DAVA TARİHİ : 13.11.2009
Taraflar arasında görülen tazminat davasında verilen karar hakkında yapılan temyiz incelemesi sonucunda, Dairece Mahkeme kararının bozulmasına karar verilmiştir.
Mahkemece bozmaya uyularak yeniden yapılan yargılama sonucunda; davanın kısmen kabulüne karar verilmiştir.
Mahkeme kararı davacı vekili tarafından temyiz edilmekle; kesinlik, süre, temyiz şartı ve diğer usul eksiklikleri yönünden yapılan ön inceleme sonucunda, temyiz dilekçesinin kabulüne karar verildikten ve Tetkik Hâkimi tarafından hazırlanan rapor dinlendikten sonra dosyadaki belgeler incelenip gereği düşünüldü:
I. DAVA
Davacı vekili; davalı ... tarafından Keçiören ilçesi, ... mevkiinde başlatılan "Kendi Evini Kendin Yap Projesi"ne davacının da katıldığını, davacıya proje kapsamında ... mevkiinde bulunan 32679 ada 10 parsel sayılı taşınmazın 1/2 hissesinin 6.250.000,00 ETL bedel karşılığında tahsis edildiğini, davacının söz konusu bedelin tamamını taksitler halinde ödediğini ancak "taşınmazın tapusunun" verilmediğini, davacının davalı belediyeye yazılı müracaatı üzerine verilen 26.12.2006 tarih ve 24152 sayılı cevapta, projenin 19.10.1995 tarih ve 2746/3445 sayılı encümen kararı ile iptal edildiğinin belirtildiğini, davacının projenin iptali nedeniyle zararının bulunduğunu belirterek, ilgili taşınmazın dava tarihi itibariyle bedelinin tespiti ile bu bedelden fazlaya ilişkin hakları saklı kalmak kaydıyla şimdilik 8.000,00 TL'nin dava tarihinden itibaren işleyecek yasal faiziyle birlikte davalıdan tahsilini, bunun mümkün olmaması halinde dava konusu taşınmazın semeni olarak 1992-1993-1994 yıllarında davacı tarafından ödenen toplam 6.250.000,00 ETL'nin denkleştirici adalet ilkesi çerçevesinde dava tarihi itibariyle tespiti ile bu bedelden fazlaya ilişkin hakları saklı kalmak kaydıyla şimdilik 8.000,00 TL'nin dava tarihinden itibaren işleyecek yasal faiziyle birlikte davalıdan tahsilini istemiştir.
II. CEVAP
Davalı vekili; davanın zamanaşımı süresinden sonra açıldığını, projenin kendilerine büyük mali külfet yükleyeceği için iptal edildiğini, projenin uygulanmasında yarar kalmadığını belirterek davanın reddini istemiştir.
III. MAHKEME KARARI
Ankara 4. Asliye Hukuk Mahkemesinin 08.06.2010 tarihli ve 2009/420 E., 2010/190 K. sayılı kararıyla; davanın zamanaşımı nedeniyle reddine karar verilmiştir.

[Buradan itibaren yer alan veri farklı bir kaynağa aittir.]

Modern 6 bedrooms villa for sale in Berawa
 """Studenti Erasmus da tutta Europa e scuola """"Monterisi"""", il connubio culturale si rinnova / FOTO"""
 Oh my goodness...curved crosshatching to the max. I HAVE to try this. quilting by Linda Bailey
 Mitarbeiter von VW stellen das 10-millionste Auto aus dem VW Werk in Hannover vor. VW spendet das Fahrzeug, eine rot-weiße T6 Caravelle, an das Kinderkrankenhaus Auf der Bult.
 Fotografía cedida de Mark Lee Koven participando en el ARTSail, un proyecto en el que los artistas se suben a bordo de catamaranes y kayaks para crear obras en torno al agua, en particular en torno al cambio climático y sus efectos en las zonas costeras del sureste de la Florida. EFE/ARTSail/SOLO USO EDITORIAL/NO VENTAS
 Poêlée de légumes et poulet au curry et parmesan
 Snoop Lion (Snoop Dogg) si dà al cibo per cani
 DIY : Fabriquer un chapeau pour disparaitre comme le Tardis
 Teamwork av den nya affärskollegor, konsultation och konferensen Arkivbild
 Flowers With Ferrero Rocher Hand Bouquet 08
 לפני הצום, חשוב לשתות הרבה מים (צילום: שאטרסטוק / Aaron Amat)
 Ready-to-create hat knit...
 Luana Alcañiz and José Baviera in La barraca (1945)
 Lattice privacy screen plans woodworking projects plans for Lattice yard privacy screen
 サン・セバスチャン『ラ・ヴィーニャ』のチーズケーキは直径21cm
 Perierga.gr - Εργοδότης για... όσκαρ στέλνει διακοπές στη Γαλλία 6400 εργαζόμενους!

IV. BOZMA VE BOZMADAN SONRAKİ YARGILAMA SÜRECİ
A. Bozma Kararı
1. Mahkeme kararına karşı, süresi içinde davalı vekili temyiz isteminde bulunmuştur.
2. Yargıtay (Kapatılan) 13. Hukuk Dairesinin 21.02.2011 tarihli ve 2010/13342 E., 2011/2457 K. sayılı ilamıyla; davacının, davalı ... Başkanlığından 10 nolu parselin 1/2'sini harici sözleşme ile satın aldığı ve 6.250.000,00 TL (ETL) ödediği, daha sonra projeden vazgeçilerek tapuda devir yapılmadığının dosyadaki delillerden anlaşıldığı, davacının ödediği paranın dava tarihinde ulaştığı değerin tahsili talepli bu davayı açtığı, davacının müracaatı üzerine davalının verdiği 26.12.2006 tarihli cevapta, projeden vazgeçildiğinin bildirildiği, mahkemece, BK'nın 60 ıncı maddesindeki bir yıllık zamanaşımı süresinin geçtiği gerekçesiyle; davanın reddedildiği, oysa davacının ödediği paranın iadesi gereken tarihin 26.12.2006 olduğu, davalının parayı geri ödeme borcunun bu tarihte muaccel olduğu, bu tarihten itibaren işlemeye başlayan zamanaşımı süresinin, 07.06.1939 tarih ve 1936/31-193941 sayılı İBK gereğince on yıl olduğu, şu halde dava tarihi itibariyle zamanaşımı süresi dolmadığına göre, işin esasına girilerek bir karar verilmesi gerekirken, yazılı şekilde zamanaşımı nedeniyle davanın reddine karar verilmiş olmasının usul ve yasaya aykırı olduğu belirtilerek kararın bozulmasına karar verilmiştir.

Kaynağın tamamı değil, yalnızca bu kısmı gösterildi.